Israel is widely believed to possess nuclear weapons, though the country neither acknowledges nor denies the existence of a nuclear arsenal. Israel is not a party to the Nuclear Non-Proliferation Treaty (NPT) and has not accepted IAEA safeguards on some of its principle nuclear activities. Their policy of nuclear opacity has been generally tolerated by both allies and adversaries.
Most estimates posit that Israel possesses about 90 plutonium-based nuclear warheads and has produced enough plutonium for 100-200 weapons. These estimates have been fairly consistent for decades, which points to a nuclear posture defined by Israel’s deterrence needs. Israel appears focused strictly on survival and does not seek to threaten other nuclear-armed states.

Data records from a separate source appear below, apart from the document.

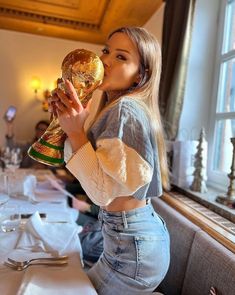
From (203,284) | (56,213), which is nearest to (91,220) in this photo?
(56,213)

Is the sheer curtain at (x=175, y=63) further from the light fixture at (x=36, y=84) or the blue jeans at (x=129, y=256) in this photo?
the light fixture at (x=36, y=84)

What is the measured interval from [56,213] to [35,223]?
21cm

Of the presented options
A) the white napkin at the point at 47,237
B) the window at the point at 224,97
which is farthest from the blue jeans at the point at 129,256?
the window at the point at 224,97

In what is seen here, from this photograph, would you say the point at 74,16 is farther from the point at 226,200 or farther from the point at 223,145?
the point at 226,200

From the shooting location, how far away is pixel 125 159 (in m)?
0.55

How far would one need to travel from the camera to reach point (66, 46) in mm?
3422

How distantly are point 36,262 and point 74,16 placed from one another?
2.78m

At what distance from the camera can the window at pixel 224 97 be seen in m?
1.45

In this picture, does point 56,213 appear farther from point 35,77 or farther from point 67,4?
point 35,77

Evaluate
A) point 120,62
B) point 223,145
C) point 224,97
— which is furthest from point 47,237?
point 224,97

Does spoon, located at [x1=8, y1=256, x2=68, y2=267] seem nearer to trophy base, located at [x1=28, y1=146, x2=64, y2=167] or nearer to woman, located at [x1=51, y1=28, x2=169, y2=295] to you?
woman, located at [x1=51, y1=28, x2=169, y2=295]

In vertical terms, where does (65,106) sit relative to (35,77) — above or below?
below

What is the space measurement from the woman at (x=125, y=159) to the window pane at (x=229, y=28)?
96 centimetres

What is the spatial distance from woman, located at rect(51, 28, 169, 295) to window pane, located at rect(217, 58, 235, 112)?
0.85 m
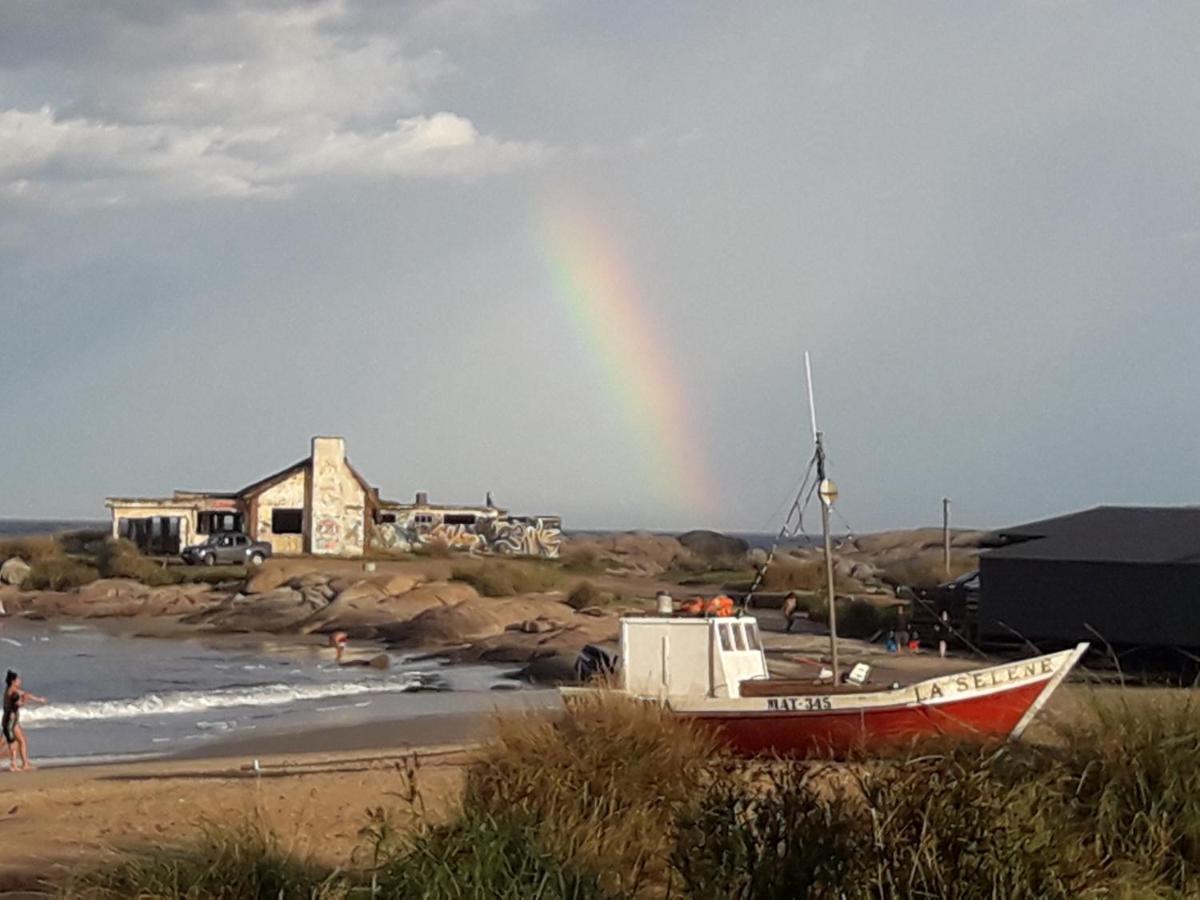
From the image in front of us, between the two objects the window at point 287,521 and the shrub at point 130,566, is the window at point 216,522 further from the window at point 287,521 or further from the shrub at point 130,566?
the shrub at point 130,566

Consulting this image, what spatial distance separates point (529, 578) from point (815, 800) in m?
50.0

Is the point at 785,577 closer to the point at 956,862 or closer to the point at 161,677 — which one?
the point at 161,677

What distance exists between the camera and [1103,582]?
30.4 m

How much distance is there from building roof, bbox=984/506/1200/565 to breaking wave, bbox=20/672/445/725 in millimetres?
13532

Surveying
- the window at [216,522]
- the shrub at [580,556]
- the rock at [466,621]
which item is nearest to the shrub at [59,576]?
the window at [216,522]

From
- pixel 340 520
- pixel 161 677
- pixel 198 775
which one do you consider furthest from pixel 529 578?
pixel 198 775

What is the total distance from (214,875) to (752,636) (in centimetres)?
1196

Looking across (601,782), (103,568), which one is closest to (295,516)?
(103,568)

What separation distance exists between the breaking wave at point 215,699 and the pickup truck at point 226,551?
34.5 metres

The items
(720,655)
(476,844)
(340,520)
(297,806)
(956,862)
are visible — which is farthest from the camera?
(340,520)

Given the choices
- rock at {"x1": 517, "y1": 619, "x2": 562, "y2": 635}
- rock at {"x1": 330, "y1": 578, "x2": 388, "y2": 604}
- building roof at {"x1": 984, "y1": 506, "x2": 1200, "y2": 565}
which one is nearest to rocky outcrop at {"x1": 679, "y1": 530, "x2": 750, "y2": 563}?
rock at {"x1": 330, "y1": 578, "x2": 388, "y2": 604}

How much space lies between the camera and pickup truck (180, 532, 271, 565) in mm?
68312

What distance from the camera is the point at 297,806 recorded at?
1416 centimetres

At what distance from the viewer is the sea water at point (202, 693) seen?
26.6 meters
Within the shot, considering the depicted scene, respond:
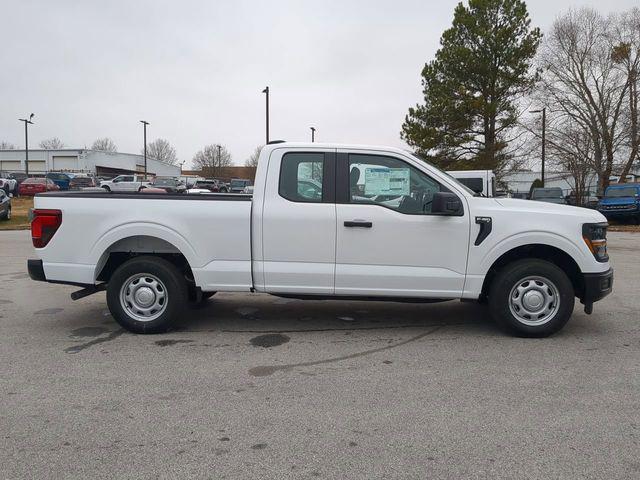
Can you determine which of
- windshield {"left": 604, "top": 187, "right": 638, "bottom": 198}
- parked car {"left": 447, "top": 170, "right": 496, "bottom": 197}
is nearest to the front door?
parked car {"left": 447, "top": 170, "right": 496, "bottom": 197}

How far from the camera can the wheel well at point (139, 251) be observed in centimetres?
564

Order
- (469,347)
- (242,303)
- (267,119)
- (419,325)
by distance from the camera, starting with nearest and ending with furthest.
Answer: (469,347), (419,325), (242,303), (267,119)

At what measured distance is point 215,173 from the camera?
87.0 meters

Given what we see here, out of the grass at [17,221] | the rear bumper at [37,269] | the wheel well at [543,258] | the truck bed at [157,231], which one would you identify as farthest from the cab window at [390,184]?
the grass at [17,221]

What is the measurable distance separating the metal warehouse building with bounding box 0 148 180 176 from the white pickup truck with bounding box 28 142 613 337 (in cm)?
8426

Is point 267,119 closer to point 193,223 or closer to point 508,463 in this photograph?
point 193,223

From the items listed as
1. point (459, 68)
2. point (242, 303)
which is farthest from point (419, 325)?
point (459, 68)

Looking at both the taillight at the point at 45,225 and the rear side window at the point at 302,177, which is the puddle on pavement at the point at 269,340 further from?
the taillight at the point at 45,225

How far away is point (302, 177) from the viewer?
5.50 meters

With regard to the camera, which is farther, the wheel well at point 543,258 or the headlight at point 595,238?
the wheel well at point 543,258

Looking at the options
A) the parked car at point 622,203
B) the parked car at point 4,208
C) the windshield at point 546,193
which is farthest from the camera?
the windshield at point 546,193

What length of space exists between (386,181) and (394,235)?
572 millimetres

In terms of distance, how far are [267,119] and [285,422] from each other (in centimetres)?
2880

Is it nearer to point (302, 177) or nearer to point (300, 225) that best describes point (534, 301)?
point (300, 225)
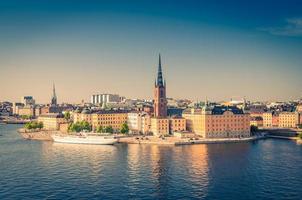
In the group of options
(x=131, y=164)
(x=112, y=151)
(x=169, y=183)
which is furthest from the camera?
(x=112, y=151)

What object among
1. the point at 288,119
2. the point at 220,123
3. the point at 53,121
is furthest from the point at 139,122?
the point at 288,119

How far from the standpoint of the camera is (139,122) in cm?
8481

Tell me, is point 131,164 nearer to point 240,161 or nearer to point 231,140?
point 240,161

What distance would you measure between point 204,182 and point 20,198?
15835 mm

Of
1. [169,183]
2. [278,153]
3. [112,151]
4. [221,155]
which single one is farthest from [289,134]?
[169,183]

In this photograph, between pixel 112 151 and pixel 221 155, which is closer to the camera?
pixel 221 155

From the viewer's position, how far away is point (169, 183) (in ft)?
120

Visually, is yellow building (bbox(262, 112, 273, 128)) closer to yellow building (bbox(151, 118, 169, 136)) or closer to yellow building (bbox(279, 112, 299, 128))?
yellow building (bbox(279, 112, 299, 128))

It is widely believed that the plutonium for Israel’s nuclear weapons program was produced by a reactor built with French assistance. The IRR-2 research reactor at the Negev Nuclear Research Center is commonly referred to by the city that hosts it, Dimona. It is officially a 26-megawatt thermal reactor, but some believe that is an underestimation of its capacity. The facility is not under IAEA safeguards. The IRR-2 went critical in December 1963 and likely helped Israel produce its first nuclear weapon in 1966-67, although these reports have not been officially confirmed. The declassification of sensitive government documents show that at least by 1975 the U.S. government was convinced Israel had nuclear weapons.
The lack of clarity surrounding an Israeli nuclear weapons program is a key obstacle to establishing a weapons of mass destruction free zone in the Middle East. The global pledge to create such a zone in 1995 was crucial to securing the indefinite extension of the NPT. The absence of the zone today presents a continuing challenge to this critical agreement.